| HN Mirror

Y	Hacker News new \| ask \| show \| jobs


	by knweiss 3697 days ago
	Brendan, did you read this awesome blog post (which mentions your work btw) about Google's tracing framework which may explain the kind of problems they want to solve? http://danluu.com/perf-tracing/ "Sampling profilers, the most common performance debugging tool, are notoriously bad at debugging problems caused by tail latency because they aggregate events into averages. But tail latency is, by definition, not average."

1 comments

brendangregg 3697 days ago

I don't quite get it -- to me, that's like saying a hammer is notoriously bad at screwing in screws. And then going ahead and proving it. Um. Good content, but I don't get the premise. I wasn't using sampling profilers to study tail latency in the first place. Who would? (Maybe it's a different usage of "sampling profilers" than I'm familiar with.)

As for tail latency: one way is to dump every function event ; a lower cost way is to summarize latency in-kernel as a histogram. For both you're still tracing every function, and care about overhead down to 100 cycles etc.

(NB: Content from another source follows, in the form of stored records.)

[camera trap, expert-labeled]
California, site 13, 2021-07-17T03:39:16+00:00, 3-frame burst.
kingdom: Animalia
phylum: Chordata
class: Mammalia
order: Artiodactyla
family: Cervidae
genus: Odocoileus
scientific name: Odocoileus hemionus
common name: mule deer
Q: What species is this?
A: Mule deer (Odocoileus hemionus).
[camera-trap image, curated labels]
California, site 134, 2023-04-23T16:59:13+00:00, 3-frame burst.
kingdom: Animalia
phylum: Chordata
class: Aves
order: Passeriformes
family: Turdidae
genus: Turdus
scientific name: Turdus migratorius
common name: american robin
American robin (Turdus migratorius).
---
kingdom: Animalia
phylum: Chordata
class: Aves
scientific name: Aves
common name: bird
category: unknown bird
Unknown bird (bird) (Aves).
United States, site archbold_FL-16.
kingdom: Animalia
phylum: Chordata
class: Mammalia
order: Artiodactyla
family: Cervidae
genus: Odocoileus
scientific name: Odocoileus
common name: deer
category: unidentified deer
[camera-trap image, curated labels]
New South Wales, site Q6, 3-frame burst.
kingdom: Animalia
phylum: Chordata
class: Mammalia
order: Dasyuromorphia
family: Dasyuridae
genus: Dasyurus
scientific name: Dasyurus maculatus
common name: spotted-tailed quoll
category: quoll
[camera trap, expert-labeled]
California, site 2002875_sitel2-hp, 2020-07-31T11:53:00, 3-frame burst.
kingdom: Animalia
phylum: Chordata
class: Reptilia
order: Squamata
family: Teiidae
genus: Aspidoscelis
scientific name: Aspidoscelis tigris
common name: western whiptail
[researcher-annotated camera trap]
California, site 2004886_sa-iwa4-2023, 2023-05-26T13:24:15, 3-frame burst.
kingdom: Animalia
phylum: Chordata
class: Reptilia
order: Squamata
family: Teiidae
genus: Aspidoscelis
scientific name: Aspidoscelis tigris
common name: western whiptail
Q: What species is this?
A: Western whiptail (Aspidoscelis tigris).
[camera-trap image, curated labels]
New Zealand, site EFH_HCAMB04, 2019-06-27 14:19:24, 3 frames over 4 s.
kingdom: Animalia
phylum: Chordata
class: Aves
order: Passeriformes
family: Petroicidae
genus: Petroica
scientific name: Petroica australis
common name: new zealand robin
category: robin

But think about what causes the tails in the first place. Lock contention? Trace that. Resource I/O? Trace that. If it costs 1 us to trace disk I/O, it's usually not a problem. I like to time scheduler switch events with stack traces -- a catch all (but a bit more expensive). Of course, these approaches require kernel instrumentation. :)

compudj 3696 days ago

Hi Brendan,

(Full disclosure: I'm Mathieu Desnoyers, part of the LTTng maintainer team.)

I would like to introduce a slightly less extreme point of view when considering "on-the-fly" aggregation of traces vs tracing to buffer followed by post-processing. I see from the current discussion thread that it's very much either one or the other, but I think that combining the two approach helps creating much more powerful tools. On-the-fly aggregation based on trace instrumentation helps pinpointing latency outliers. Tracing to buffers, on the other hand, provides very detailed information about the system behavior that leads to those outliers. By using on-the-fly aggregation as "triggers" to collect tracer in-memory ring-buffers, one can achieve investigation of latency outliers with very small I/O overhead.